While some of Lechia's important players remained at the club after their relegation, including long serving players such as; Bogdan Adamczyk, Jerzy Apolewicz, Janusz Charczuk, Roman Korynt, Czesław Nowicki, Zbigniew Żemojtel, and the return of Henryk Gronowski after the club's relegation, the squad struggled to adapt to falling down a division. That season Lechia lost more games than they managed to win, and were only able to secure a 10th-placed finish out of 16 teams. Lechia did adapt to the new division better than Lech Poznań however who suffered back to back relegations, showing the rise in competitiveness since the last time Lechia were in the II liga.

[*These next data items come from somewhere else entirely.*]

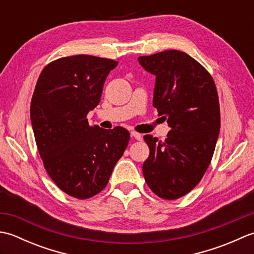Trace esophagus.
I'll use <instances>...</instances> for the list:
<instances>
[{
	"instance_id": "34e87169",
	"label": "esophagus",
	"mask_w": 254,
	"mask_h": 254,
	"mask_svg": "<svg viewBox=\"0 0 254 254\" xmlns=\"http://www.w3.org/2000/svg\"><path fill=\"white\" fill-rule=\"evenodd\" d=\"M131 136L134 137L135 139H137V141H141V139L143 138L142 134H141V133H137V132H135V131H132V132H131Z\"/></svg>"
}]
</instances>
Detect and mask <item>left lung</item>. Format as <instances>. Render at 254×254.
Here are the masks:
<instances>
[{"label":"left lung","mask_w":254,"mask_h":254,"mask_svg":"<svg viewBox=\"0 0 254 254\" xmlns=\"http://www.w3.org/2000/svg\"><path fill=\"white\" fill-rule=\"evenodd\" d=\"M156 75L153 106L171 127L164 142L144 135L149 156L145 181L164 199L185 196L212 161L220 127L217 88L212 75L186 52L167 50L138 58Z\"/></svg>","instance_id":"8db88e82"}]
</instances>
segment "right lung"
I'll return each instance as SVG.
<instances>
[{"label":"right lung","mask_w":254,"mask_h":254,"mask_svg":"<svg viewBox=\"0 0 254 254\" xmlns=\"http://www.w3.org/2000/svg\"><path fill=\"white\" fill-rule=\"evenodd\" d=\"M117 65L111 59L87 55L57 59L42 69L32 94L30 119L45 169L75 198L104 190L130 141L124 127L104 130L87 120Z\"/></svg>","instance_id":"right-lung-1"}]
</instances>
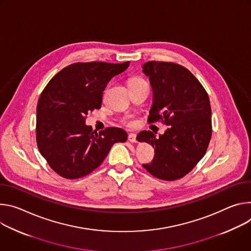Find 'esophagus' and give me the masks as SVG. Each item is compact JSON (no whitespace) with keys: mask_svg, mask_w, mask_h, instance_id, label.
Wrapping results in <instances>:
<instances>
[{"mask_svg":"<svg viewBox=\"0 0 251 251\" xmlns=\"http://www.w3.org/2000/svg\"><path fill=\"white\" fill-rule=\"evenodd\" d=\"M136 135L134 134V133H129L128 134V137H127V140H128V142H130V143H135L136 142Z\"/></svg>","mask_w":251,"mask_h":251,"instance_id":"obj_1","label":"esophagus"}]
</instances>
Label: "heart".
<instances>
[{
	"instance_id": "heart-1",
	"label": "heart",
	"mask_w": 251,
	"mask_h": 251,
	"mask_svg": "<svg viewBox=\"0 0 251 251\" xmlns=\"http://www.w3.org/2000/svg\"><path fill=\"white\" fill-rule=\"evenodd\" d=\"M140 81H144L143 79H141V78H136V77H134V78H131L129 81H128V85L129 83H134V82H140Z\"/></svg>"
}]
</instances>
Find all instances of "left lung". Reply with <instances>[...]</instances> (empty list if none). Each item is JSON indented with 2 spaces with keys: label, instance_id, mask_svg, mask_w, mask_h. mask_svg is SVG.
I'll use <instances>...</instances> for the list:
<instances>
[{
  "label": "left lung",
  "instance_id": "8db88e82",
  "mask_svg": "<svg viewBox=\"0 0 251 251\" xmlns=\"http://www.w3.org/2000/svg\"><path fill=\"white\" fill-rule=\"evenodd\" d=\"M143 73L150 77L152 104L149 122H164L169 128L158 137L151 130L137 134L140 143L154 149V157L144 168L163 180L187 175L205 154L211 137V108L201 83L184 67L148 62Z\"/></svg>",
  "mask_w": 251,
  "mask_h": 251
}]
</instances>
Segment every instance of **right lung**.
<instances>
[{
  "mask_svg": "<svg viewBox=\"0 0 251 251\" xmlns=\"http://www.w3.org/2000/svg\"><path fill=\"white\" fill-rule=\"evenodd\" d=\"M128 66L129 62L75 63L59 72L43 91L37 106V144L61 176L75 179L91 174L111 147L126 141V131L120 127L93 131L86 116L100 108L107 82Z\"/></svg>",
  "mask_w": 251,
  "mask_h": 251,
  "instance_id": "add662e5",
  "label": "right lung"
}]
</instances>
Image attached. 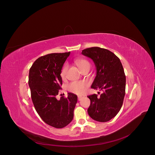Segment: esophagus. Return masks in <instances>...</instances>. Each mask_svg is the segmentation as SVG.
<instances>
[{
  "mask_svg": "<svg viewBox=\"0 0 155 155\" xmlns=\"http://www.w3.org/2000/svg\"><path fill=\"white\" fill-rule=\"evenodd\" d=\"M82 98H83V97H82V96H80V95L78 96V100L79 101H80Z\"/></svg>",
  "mask_w": 155,
  "mask_h": 155,
  "instance_id": "obj_1",
  "label": "esophagus"
}]
</instances>
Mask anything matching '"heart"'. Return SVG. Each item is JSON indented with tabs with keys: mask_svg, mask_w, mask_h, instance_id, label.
I'll return each instance as SVG.
<instances>
[{
	"mask_svg": "<svg viewBox=\"0 0 155 155\" xmlns=\"http://www.w3.org/2000/svg\"><path fill=\"white\" fill-rule=\"evenodd\" d=\"M75 64L78 67V68L81 71L85 68L89 67V62L85 59H78L75 60ZM68 71V64H65L61 72V76L63 78H65L66 75V72ZM88 86V83L86 81H73L68 84V89L75 94H82L84 93Z\"/></svg>",
	"mask_w": 155,
	"mask_h": 155,
	"instance_id": "b5f03b06",
	"label": "heart"
}]
</instances>
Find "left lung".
Masks as SVG:
<instances>
[{
    "instance_id": "1",
    "label": "left lung",
    "mask_w": 155,
    "mask_h": 155,
    "mask_svg": "<svg viewBox=\"0 0 155 155\" xmlns=\"http://www.w3.org/2000/svg\"><path fill=\"white\" fill-rule=\"evenodd\" d=\"M81 54L92 60L96 67V77L91 88L103 91L88 95L91 104L87 109L94 120L105 122L114 117L120 110L125 94L126 77L120 59L111 51L98 47L87 48Z\"/></svg>"
}]
</instances>
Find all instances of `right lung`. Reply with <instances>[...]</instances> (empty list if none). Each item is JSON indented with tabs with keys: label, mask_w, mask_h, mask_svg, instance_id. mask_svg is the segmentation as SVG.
<instances>
[{
	"label": "right lung",
	"mask_w": 155,
	"mask_h": 155,
	"mask_svg": "<svg viewBox=\"0 0 155 155\" xmlns=\"http://www.w3.org/2000/svg\"><path fill=\"white\" fill-rule=\"evenodd\" d=\"M71 52L54 53L38 58L29 71L28 85L35 108L47 124L61 128L72 120L77 96L71 92L68 97L56 96L61 89V72Z\"/></svg>",
	"instance_id": "right-lung-1"
}]
</instances>
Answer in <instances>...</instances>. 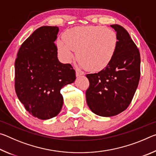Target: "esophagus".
I'll list each match as a JSON object with an SVG mask.
<instances>
[{
    "label": "esophagus",
    "mask_w": 156,
    "mask_h": 156,
    "mask_svg": "<svg viewBox=\"0 0 156 156\" xmlns=\"http://www.w3.org/2000/svg\"><path fill=\"white\" fill-rule=\"evenodd\" d=\"M82 75H83V73H82L81 72H78V71H76V77H80V76H81Z\"/></svg>",
    "instance_id": "obj_1"
}]
</instances>
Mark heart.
<instances>
[{"label": "heart", "mask_w": 156, "mask_h": 156, "mask_svg": "<svg viewBox=\"0 0 156 156\" xmlns=\"http://www.w3.org/2000/svg\"><path fill=\"white\" fill-rule=\"evenodd\" d=\"M63 38L56 43L60 58L65 62H70L76 51L80 67L91 72L106 68L114 57L118 45L115 31L103 26L70 29L65 31Z\"/></svg>", "instance_id": "obj_1"}]
</instances>
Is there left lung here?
<instances>
[{
    "mask_svg": "<svg viewBox=\"0 0 156 156\" xmlns=\"http://www.w3.org/2000/svg\"><path fill=\"white\" fill-rule=\"evenodd\" d=\"M118 37V45L112 62L98 73L87 74L89 87L87 103L95 114L111 117L130 105L140 77V55L125 28L112 25Z\"/></svg>",
    "mask_w": 156,
    "mask_h": 156,
    "instance_id": "8db88e82",
    "label": "left lung"
}]
</instances>
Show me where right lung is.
Returning a JSON list of instances; mask_svg holds the SVG:
<instances>
[{
	"label": "right lung",
	"instance_id": "right-lung-1",
	"mask_svg": "<svg viewBox=\"0 0 156 156\" xmlns=\"http://www.w3.org/2000/svg\"><path fill=\"white\" fill-rule=\"evenodd\" d=\"M59 29L43 26L34 31L18 50L15 61V90L25 109L38 119L56 116L63 105L60 89L76 80L70 64L58 59L54 43Z\"/></svg>",
	"mask_w": 156,
	"mask_h": 156
}]
</instances>
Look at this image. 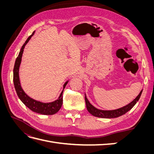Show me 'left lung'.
Instances as JSON below:
<instances>
[{"instance_id": "1", "label": "left lung", "mask_w": 154, "mask_h": 154, "mask_svg": "<svg viewBox=\"0 0 154 154\" xmlns=\"http://www.w3.org/2000/svg\"><path fill=\"white\" fill-rule=\"evenodd\" d=\"M142 92H143V90L141 91L138 96L132 102H130L129 104L122 107V108H119L116 110H101V109L96 108V107L93 106L90 103L89 101L88 100L86 94H85V100L86 103L87 109L88 111V112L91 114L92 116H95V117L102 118H118L121 116L125 114V113H127V112H128L130 109H132V107L136 104L137 102L139 101V98H140Z\"/></svg>"}]
</instances>
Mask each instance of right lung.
Returning <instances> with one entry per match:
<instances>
[{
    "mask_svg": "<svg viewBox=\"0 0 154 154\" xmlns=\"http://www.w3.org/2000/svg\"><path fill=\"white\" fill-rule=\"evenodd\" d=\"M35 31L32 32V34L28 37V38L27 39L26 42L22 45V47L20 51V53L18 54V57L16 59L15 66H14L13 69L14 86H15V88L18 95V97H19V99L22 101V103L27 107H28L30 110L35 112L38 113L40 114L53 115L58 112L59 110L61 109L63 103V92L65 87H66L67 83L69 82V80H67L64 83V85L63 86V90L62 92L60 93L58 98L57 100L52 102H49V103H43V102L36 101L34 99L31 98V97H30L29 96H27L26 94V92L22 89L20 85L19 78V68L22 61V54L23 52H24V49L26 45L28 43V42L31 39L32 36L35 34Z\"/></svg>",
    "mask_w": 154,
    "mask_h": 154,
    "instance_id": "right-lung-1",
    "label": "right lung"
}]
</instances>
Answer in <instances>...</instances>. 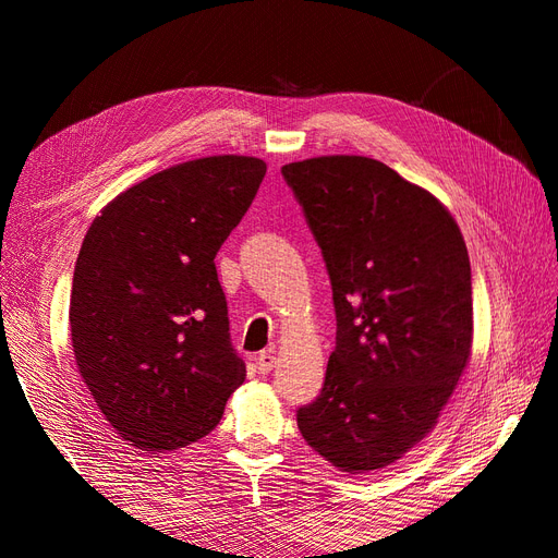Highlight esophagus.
Segmentation results:
<instances>
[{"label": "esophagus", "mask_w": 558, "mask_h": 558, "mask_svg": "<svg viewBox=\"0 0 558 558\" xmlns=\"http://www.w3.org/2000/svg\"><path fill=\"white\" fill-rule=\"evenodd\" d=\"M272 365H275V356H272V351H260V353H258V359H256V367H258V373H260V375H267L269 369H272Z\"/></svg>", "instance_id": "34e87169"}]
</instances>
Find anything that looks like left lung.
<instances>
[{
    "mask_svg": "<svg viewBox=\"0 0 558 558\" xmlns=\"http://www.w3.org/2000/svg\"><path fill=\"white\" fill-rule=\"evenodd\" d=\"M324 253L337 318L307 445L344 472L398 461L437 424L472 344L463 234L437 197L363 156L281 167Z\"/></svg>",
    "mask_w": 558,
    "mask_h": 558,
    "instance_id": "left-lung-1",
    "label": "left lung"
}]
</instances>
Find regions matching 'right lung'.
<instances>
[{
	"instance_id": "add662e5",
	"label": "right lung",
	"mask_w": 558,
	"mask_h": 558,
	"mask_svg": "<svg viewBox=\"0 0 558 558\" xmlns=\"http://www.w3.org/2000/svg\"><path fill=\"white\" fill-rule=\"evenodd\" d=\"M265 172L246 156L174 165L111 199L81 244L70 300L76 365L134 447L202 440L246 377L214 258Z\"/></svg>"
}]
</instances>
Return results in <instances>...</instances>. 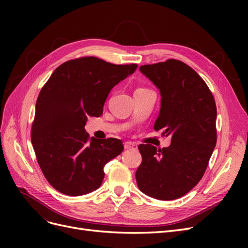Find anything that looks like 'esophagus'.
<instances>
[{
    "mask_svg": "<svg viewBox=\"0 0 248 248\" xmlns=\"http://www.w3.org/2000/svg\"><path fill=\"white\" fill-rule=\"evenodd\" d=\"M124 148L127 150H138V145L134 144V142H131V141H125Z\"/></svg>",
    "mask_w": 248,
    "mask_h": 248,
    "instance_id": "1",
    "label": "esophagus"
}]
</instances>
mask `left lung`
<instances>
[{
	"mask_svg": "<svg viewBox=\"0 0 248 248\" xmlns=\"http://www.w3.org/2000/svg\"><path fill=\"white\" fill-rule=\"evenodd\" d=\"M161 96L154 129L170 137L168 148L140 145L136 172L141 192L160 200L183 197L207 169L216 145V106L206 82L188 65L168 60L140 67Z\"/></svg>",
	"mask_w": 248,
	"mask_h": 248,
	"instance_id": "left-lung-1",
	"label": "left lung"
}]
</instances>
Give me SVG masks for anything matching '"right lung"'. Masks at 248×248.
<instances>
[{"label":"right lung","instance_id":"1","mask_svg":"<svg viewBox=\"0 0 248 248\" xmlns=\"http://www.w3.org/2000/svg\"><path fill=\"white\" fill-rule=\"evenodd\" d=\"M138 65H115L86 57L60 65L39 93L32 145L48 183L66 196L99 188L106 163L123 151L121 140L89 139L88 117H100L111 89Z\"/></svg>","mask_w":248,"mask_h":248}]
</instances>
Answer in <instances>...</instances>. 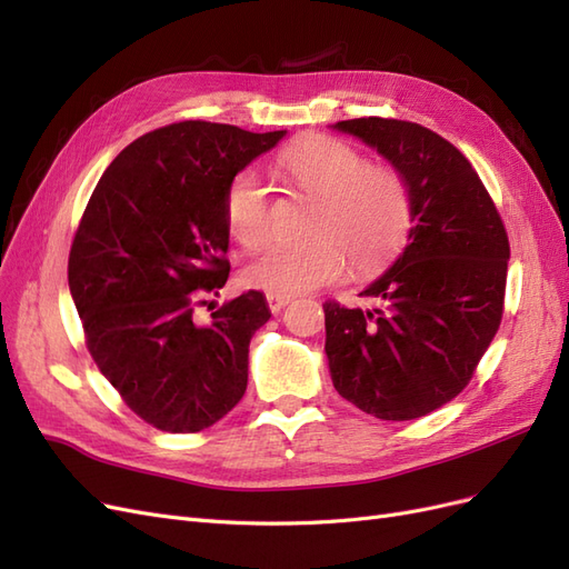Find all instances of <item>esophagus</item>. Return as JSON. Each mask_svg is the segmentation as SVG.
<instances>
[{
  "instance_id": "esophagus-1",
  "label": "esophagus",
  "mask_w": 569,
  "mask_h": 569,
  "mask_svg": "<svg viewBox=\"0 0 569 569\" xmlns=\"http://www.w3.org/2000/svg\"><path fill=\"white\" fill-rule=\"evenodd\" d=\"M288 302H290V298H286V296H273V293H267V305H269V310H271L273 315H279Z\"/></svg>"
}]
</instances>
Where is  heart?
I'll list each match as a JSON object with an SVG mask.
<instances>
[{
  "label": "heart",
  "mask_w": 569,
  "mask_h": 569,
  "mask_svg": "<svg viewBox=\"0 0 569 569\" xmlns=\"http://www.w3.org/2000/svg\"><path fill=\"white\" fill-rule=\"evenodd\" d=\"M276 173L317 200L300 248L271 246L242 267V283L273 296H305L338 281L348 269H371L391 254L410 226V188L398 169L367 161L333 136H305L276 157ZM223 219L242 248L271 233V198L252 171H238L223 192Z\"/></svg>",
  "instance_id": "heart-1"
}]
</instances>
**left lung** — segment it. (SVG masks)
I'll list each match as a JSON object with an SVG mask.
<instances>
[{"label": "left lung", "instance_id": "8db88e82", "mask_svg": "<svg viewBox=\"0 0 569 569\" xmlns=\"http://www.w3.org/2000/svg\"><path fill=\"white\" fill-rule=\"evenodd\" d=\"M402 173L412 229L402 252L350 310L323 302L336 391L388 421L425 417L456 398L500 327L510 242L469 159L429 128L400 119L338 121Z\"/></svg>", "mask_w": 569, "mask_h": 569}]
</instances>
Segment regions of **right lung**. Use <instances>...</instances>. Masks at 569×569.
Here are the masks:
<instances>
[{"label":"right lung","mask_w":569,"mask_h":569,"mask_svg":"<svg viewBox=\"0 0 569 569\" xmlns=\"http://www.w3.org/2000/svg\"><path fill=\"white\" fill-rule=\"evenodd\" d=\"M283 133L161 126L111 161L80 217L69 288L86 346L128 408L159 431H202L246 393L250 340L271 317L264 296L248 290L212 321L198 310L229 281L226 186Z\"/></svg>","instance_id":"1"}]
</instances>
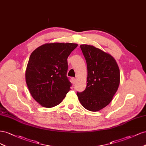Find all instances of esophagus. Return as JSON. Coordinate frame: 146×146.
Listing matches in <instances>:
<instances>
[{
    "mask_svg": "<svg viewBox=\"0 0 146 146\" xmlns=\"http://www.w3.org/2000/svg\"><path fill=\"white\" fill-rule=\"evenodd\" d=\"M76 79L75 78H72V81L73 84H74V83L76 82Z\"/></svg>",
    "mask_w": 146,
    "mask_h": 146,
    "instance_id": "obj_1",
    "label": "esophagus"
}]
</instances>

From their second season Lechia had adapted to the league and increased their competitiveness, finding themselves in 7th for the 1964–65 season. This season saw Lechia playing Arka Gdynia for the first time, with the two clubs quickly becoming fierce rivals and leading to the Tricity Derby. Lechia won the first ever meeting between the two clubs with the game finishing 2–1. The club also saw in improvement the following year by finishing in 6th for the 1965–66 season. While these seasons were an improvement on their first season back in the second tier, Lechia never found themselves more than 4 points clear from relegation, the equivalent of 2 wins during that period. This shows that while Lechia were finishing in the mid-table, they were only one bad season, or one bad run of games from finishing in the relegation zone.

This possibility of a bad run of games leading to Lechia being relegated became a reality in the 1966–67 season, which saw a winless run of 8 games, including a run of 5 straight defeats without scoring a goal in this run. Lechia were relegated by a single point at the end of the season, and were to be playing in the third tier for the first time in their history.

Lechia will have expected to be competitive following their fall to the III liga, and the team proved that they could be. Their first season saw them finishing in 2nd, however they were clear behind Arkonia Szczecin, and although they did finish in 2nd place, only the league winners from the four groups of the third division were promoted. The 1967–68 season also saw Lechia's first Gdańsk Derby with Stoczniowiec Gdańsk, despite both teams being formed in 1945 it took 22 years before they met in a competitive setting. Stoczniowiec won the first derby between the two clubs 2–1, in a derby that would go on to be played often over the next two decades. At the end of the season, the long serving forward who had three spells with Lechia, Bogdan Adamczyk, retired from playing football. Adamczyk was the last remaining player who had featured for the club during their "Golden Years" the decade before. Although one club legend retired, the following season saw the introduction of Zdzisław Puszkarz, a youngster from the Lechia academy, who would one day become a club legend himself. The season did not go as planned for Lechia, with the team finishing in 5th, and seeing their rivals Arka top the league.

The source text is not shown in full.